TLS (translation, libration, screw rotation) refinement allows the estimation of the anisotropic displacements of atomic positions in models generated from medium- to low-resolution data (> 2.0 Å). Accounting for this anisotropy can significantly improve Rfree by up to 5% or so, and is well worth routine application for medium- to low-resolution data. Instead of estimating the anistropic displacements of every atom in the model, TLS refinement models the anisotropy of identified rigid components of the model in terms of translation, libration, and screw rotation. The rigid components can be protein chains, domains, or secondary structure elements. TLS refinement is integrated into REFMAC, and should normally be applied near the end of the refinement process. TLS refinement requires setting up the TLS groups, and running a REFMAC refinement job:

  • In the task area, select Create/Edit TLS file under Refinement tasks.
    • Select Create a TLS file from scratch.

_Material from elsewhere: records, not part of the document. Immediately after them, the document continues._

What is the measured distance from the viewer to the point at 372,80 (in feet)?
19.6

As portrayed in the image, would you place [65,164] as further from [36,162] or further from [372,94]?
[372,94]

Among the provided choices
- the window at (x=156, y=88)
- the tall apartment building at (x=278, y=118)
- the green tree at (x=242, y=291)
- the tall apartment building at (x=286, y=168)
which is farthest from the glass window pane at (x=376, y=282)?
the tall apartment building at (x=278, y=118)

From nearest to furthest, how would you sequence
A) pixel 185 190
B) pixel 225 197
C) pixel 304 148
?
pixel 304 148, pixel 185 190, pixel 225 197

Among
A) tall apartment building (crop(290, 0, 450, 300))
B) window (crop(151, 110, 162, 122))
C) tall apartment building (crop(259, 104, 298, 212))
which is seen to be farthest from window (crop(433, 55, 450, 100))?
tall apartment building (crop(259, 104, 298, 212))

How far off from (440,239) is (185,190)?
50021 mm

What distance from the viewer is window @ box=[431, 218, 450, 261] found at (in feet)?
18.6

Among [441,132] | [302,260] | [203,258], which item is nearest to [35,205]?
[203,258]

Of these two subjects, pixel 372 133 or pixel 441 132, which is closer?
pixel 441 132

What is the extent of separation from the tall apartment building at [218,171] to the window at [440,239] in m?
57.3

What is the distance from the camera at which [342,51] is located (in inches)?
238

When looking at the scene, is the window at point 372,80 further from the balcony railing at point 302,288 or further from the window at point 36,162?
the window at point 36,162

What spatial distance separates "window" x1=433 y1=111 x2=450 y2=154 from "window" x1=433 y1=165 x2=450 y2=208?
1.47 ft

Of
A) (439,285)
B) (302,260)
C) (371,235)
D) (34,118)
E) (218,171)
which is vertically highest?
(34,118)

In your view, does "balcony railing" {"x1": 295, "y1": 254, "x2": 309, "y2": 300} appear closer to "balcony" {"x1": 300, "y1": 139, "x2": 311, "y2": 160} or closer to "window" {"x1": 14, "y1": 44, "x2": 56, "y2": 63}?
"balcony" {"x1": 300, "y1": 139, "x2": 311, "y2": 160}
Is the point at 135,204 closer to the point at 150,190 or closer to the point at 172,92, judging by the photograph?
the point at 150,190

    • Enter a filename for the TLS output file, e.g., hica08-13.tls
    • Under TLS group definitions, define your TLS groups. Each group should be named under Group title and the identifying residues entered under Include residues. A typical initial assignment is one TLS group for each protein chain in the model.
    • Select Run...Run Now to create the TLS file.
  • In the task area, select Run Refmac5 under Refinement tasks.
    • Select Do TLS & restrained refinement using no prior phase information. Some additional file input dialogs will appear in the Refmac task window.
    • Enter the appropriate input and output filenames for the refinement, including the TLS input file, and any Library files if required.
    • Select the number of TLS cycles to perform. Ten (10) cycles is the default, and is usually satisfactory for the first TLS refinement.
    • Optionally, set all the initial B-factors to 20. This is useful for the first TLS refinement. For subsequent rounds of TLS refinment, this option should be disabled.
    • Select the number of maximum likelihood restrained refinement to perform. Ten (10) cycles is the default, and this is often satisfactory. If the refinement converges faster than 10 cycles, this value can be reduced as required.
    • Important! You should select the weighting term for the X-ray structure factors carefully. The default value of 0.3 is generally too high for typical data of 2.0-2.5 Å resolution, and will result in excessive distortion or mangling of the model during refinement. To increase the weight of geometric restraints, the X-ray weighting factor should be decreased. Typical values of the weighting factor are 0.05-0.20, depending on the resolution and quality of the data. You should adjust the weighting factor until the RMSD of bond lengths and bond angles are 0.010-0.020 Å and 1.5-2.0°, respectively. (You can determine the RMSD of bond lengths and angles by examining the REFMAC log file.) This degree of geometric constraint should generate acceptable structures that are appropriately dependent on the observed X-ray structure factors. Once you have determined an adequate X-ray weighting factor, you may use that value for the remainder of the refinement.
    • Select Babinet scaling. This is typically more accurate than the default simple scaling, and results in more reasonable b-values for the protein structure. For low resolution data, it may be advantageous to fix the solvent b-value. Typical solvent b-values are between 100-400 Å2, with 280 Å2 being a commonly accepted optimal value.
    • Start the job by selecting Run…Run Now at the lower left of the task window. The job will be entered into the job list in the CCP4i window, and you can monitor its status.
    • When the job is finished, examine the log file from the View Files from Jobs menu in the administration functions pane of the CCP4i window to verify that the job has run correctly.